__Exercise instructions__:
- 1) In the recipe post, list the ingredients added to the kheema pan in the step that ends with the mixture cooking until caramel-brown.
- 2) Based on the recipe post, answer yes or no for each statement and quote the words that decide it: (a) The chutney simmers for one hour. (b) The writer cooked the kheema in a medium saucepan. (c) The garam masala goes into the chutney when it first comes to a boil.
- 3) Print the part of the recipe post starting at "A note on the" and ending at "I removed mine.".

START Document section

His kheema differed also in that most of the kheemas I have seen had some tomato and some dairy (milk or yogurt). His is a bit drier—and truth be told, although I really enjoyed it, I enjoyed it with the chutney. Not sure if I would have liked it as well without the chutney. I also realized that out of habit I used a large skillet instead of the medium saucepan he suggests, which may have caused me to lose moisture as well.
A note on the spices: this post is getting too long, so I will expand on this more next time, but Iyer is keen on using the same spice in different ways in the same dish, so it is not a typo that the recipe requires both whole cumin seeds and ground.
Kheema Mutter (Spicy Indian Ground Beef)
660 Curries, Raghavan Iyer
2 T canola oil
2 t cumin seeds
1 small red onion, thinly sliced (I used 2)
3-5 fresh green Thai, cayenne or Serrano chile peppers (I used one long Thai because of the kids), to taste, finely chopped. He says to leave the seeds but I removed mine.
3 large cloves garlic, minced (I used 5)
2 T minced ginger
2 3” cinnamon sticks
2 fresh or dried bay leaves
1 lb lean ground beef
2 t coriander seeds, ground
1 t cumin seeds, ground
2 t kosher salt
1 t ground turmeric
1 cup frozen or fresh peas (I used 1 ½ cups)
2 T chopped cilantro
Heat the oil in a medium saucepan over medium high heat. Add the cumin seeds and cook briefly, until they sizzle, turn reddish brown and are fragrant, about 5-15 seconds. Immediately add the onion and stir fry until limp and golden, 5-10 minutes.
Add the ginger, chile pepper, garlic, cinnamon sticks and bay leaves. Cook until caramel-brown, about 5 minutes.
Break up the ground beef and add it to the pan. Cook, stirring occasionally, until the beef is browned. Sprinkle in the coriander, ground cumin, salt and turmeric and stir to coat the meat evenly. Reduce the heat to medium low and cover the pan, simmering for 10-12 minutes. Stir in 1 cup of water and let the meat simmer for 5-8 minutes. He adds the peas and cilantro at this point, but I like the green of fresh cilantro and I despise overcooked peas, so I waited to add mine until, just before serving, I heated them through (I used frozen).
Serve with basmati rice and, if you wish, a chutney. I also served with additional chile pepper flakes on the side for the adults.
Rhubarb, Apple & Raisin Chutney
1 T canola oil
2 t brown mustard seeds
1 t cumin seeds
2 small red onions, thinly sliced
2 T minced ginger
2 T minced garlic
Zest of one lemon
Juice from 1 ½ lemons
1 lbs (about 4 small) tart apples, peeled, cored and diced and stored in the lemon juice to prevent browning
1 lbs rhubarb, diced
1 cup plus 2 T dark brown sugar (start with one cup and then taste—different apples will need more or less sugar)
1 cup large raisins
1 ½ cups cider vinegar
Pinch of salt
1 t warm garam masala (warm in that it has a good percentage of warming spices like cloves, cinnamon, cardamom, etc)
Heat the oil in a large saucepan over medium heat. When it is hot, add the mustard seeds. When they start to pop, add the cumin seeds also. Stir to keep from burning. When the mustard seeds stop popping, add the onion and cook for 5-10 minutes, until limp and golden. Add the ginger and garlic (I would add chile peppers to taste here if I did not have kids) and stir fry another 5-10 minutes, until turning a reddish brown.
Add the lemon zest, apples in lemon juice, rhubarb, raisins, brown sugar, salt and cider vinegar. Bring to a boil, lower the heat and leave to simmer for 1 hour, stirring occasionally to prevent sticking and scorching, especially in the beginning. The rhubarb should nearly dissolve and the other fruits swell and soften, becoming almost mushy. The liquid will also reduce by quite a bit and become quite thick. It won’t be the prettiest stuff in the world, but yum is it good. Halfway through, taste for sweetness and add more sugar if it is too sour. At the end of the hour, add the garam masala and set aside to cool.
At this point, in addition to serving it, you can also freeze it.

END Document section
START Excerpted records

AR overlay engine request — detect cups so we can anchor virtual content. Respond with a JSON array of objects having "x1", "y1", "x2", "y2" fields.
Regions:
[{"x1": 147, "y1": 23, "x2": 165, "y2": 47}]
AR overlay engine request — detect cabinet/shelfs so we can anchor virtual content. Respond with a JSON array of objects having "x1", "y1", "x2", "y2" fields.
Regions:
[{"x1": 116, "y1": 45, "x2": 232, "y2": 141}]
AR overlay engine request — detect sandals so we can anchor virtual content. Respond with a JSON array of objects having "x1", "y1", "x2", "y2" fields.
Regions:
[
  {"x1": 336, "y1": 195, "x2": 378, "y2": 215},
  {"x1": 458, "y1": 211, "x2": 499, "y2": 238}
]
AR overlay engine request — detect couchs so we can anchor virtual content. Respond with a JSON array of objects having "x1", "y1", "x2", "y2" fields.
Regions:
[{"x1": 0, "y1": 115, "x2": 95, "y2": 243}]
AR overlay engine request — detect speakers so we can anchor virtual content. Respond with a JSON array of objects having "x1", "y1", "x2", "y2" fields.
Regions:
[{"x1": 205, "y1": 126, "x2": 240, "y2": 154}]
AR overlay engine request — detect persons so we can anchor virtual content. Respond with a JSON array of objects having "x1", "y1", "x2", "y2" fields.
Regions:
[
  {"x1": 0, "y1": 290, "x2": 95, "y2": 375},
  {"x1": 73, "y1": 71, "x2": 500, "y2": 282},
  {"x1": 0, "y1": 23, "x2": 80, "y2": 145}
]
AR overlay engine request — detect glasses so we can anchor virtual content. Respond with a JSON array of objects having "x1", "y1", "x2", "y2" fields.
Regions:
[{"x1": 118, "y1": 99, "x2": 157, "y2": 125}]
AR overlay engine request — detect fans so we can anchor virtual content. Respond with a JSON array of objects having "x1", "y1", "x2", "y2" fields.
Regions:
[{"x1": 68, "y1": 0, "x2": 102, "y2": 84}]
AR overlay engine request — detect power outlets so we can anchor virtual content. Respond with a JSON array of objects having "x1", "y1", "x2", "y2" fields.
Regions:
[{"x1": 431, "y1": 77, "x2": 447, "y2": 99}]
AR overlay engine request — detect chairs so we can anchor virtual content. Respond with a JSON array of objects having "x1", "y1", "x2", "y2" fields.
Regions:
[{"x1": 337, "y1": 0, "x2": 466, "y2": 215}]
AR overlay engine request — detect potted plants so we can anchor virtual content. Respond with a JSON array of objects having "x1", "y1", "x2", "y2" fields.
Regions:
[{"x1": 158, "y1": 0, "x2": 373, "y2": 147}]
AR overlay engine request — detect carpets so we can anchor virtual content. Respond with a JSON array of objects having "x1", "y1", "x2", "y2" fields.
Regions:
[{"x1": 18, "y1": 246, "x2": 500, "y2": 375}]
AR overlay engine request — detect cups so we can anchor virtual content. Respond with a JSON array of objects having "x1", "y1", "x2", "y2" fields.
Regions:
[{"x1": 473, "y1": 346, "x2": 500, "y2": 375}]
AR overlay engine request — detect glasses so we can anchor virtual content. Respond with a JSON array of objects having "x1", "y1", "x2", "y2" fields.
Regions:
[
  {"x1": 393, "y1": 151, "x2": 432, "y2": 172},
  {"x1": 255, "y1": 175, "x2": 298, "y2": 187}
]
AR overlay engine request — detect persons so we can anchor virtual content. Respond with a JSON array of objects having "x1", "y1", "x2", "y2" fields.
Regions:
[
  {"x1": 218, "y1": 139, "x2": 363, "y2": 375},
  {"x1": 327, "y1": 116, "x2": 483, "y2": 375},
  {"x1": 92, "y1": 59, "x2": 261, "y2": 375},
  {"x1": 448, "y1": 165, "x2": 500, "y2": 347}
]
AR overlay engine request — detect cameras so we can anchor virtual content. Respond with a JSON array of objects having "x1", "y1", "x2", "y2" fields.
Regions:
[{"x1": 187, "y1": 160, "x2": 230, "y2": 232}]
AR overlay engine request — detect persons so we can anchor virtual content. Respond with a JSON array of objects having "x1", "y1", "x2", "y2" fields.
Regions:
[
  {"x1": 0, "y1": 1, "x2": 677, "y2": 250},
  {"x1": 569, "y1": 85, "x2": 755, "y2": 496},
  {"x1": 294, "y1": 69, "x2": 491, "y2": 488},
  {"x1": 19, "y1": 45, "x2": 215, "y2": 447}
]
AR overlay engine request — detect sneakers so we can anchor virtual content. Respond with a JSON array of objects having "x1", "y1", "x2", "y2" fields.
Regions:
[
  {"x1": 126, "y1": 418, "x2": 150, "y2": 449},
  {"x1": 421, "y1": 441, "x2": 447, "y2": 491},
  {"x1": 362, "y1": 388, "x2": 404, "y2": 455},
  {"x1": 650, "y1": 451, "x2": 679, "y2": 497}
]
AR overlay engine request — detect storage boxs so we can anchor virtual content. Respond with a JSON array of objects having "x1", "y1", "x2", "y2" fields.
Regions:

END Excerpted records

__Solutions to the problems__:
- 1) Ginger, chile pepper, garlic, cinnamon sticks, bay leaves

- 2)
(a) Yes: "leave to simmer for 1 hour"
(b) No: "out of habit I used a large skillet instead of the medium saucepan he suggests"
(c) No: "At the end of the hour, add the garam masala and set aside to cool."

- 3)
A note on the spices: this post is getting too long, so I will expand on this more next time, but Iyer is keen on using the same spice in different ways in the same dish, so it is not a typo that the recipe requires both whole cumin seeds and ground.
Kheema Mutter (Spicy Indian Ground Beef)
660 Curries, Raghavan Iyer
2 T canola oil
2 t cumin seeds
1 small red onion, thinly sliced (I used 2)
3-5 fresh green Thai, cayenne or Serrano chile peppers (I used one long Thai because of the kids), to taste, finely chopped. He says to leave the seeds but I removed mine.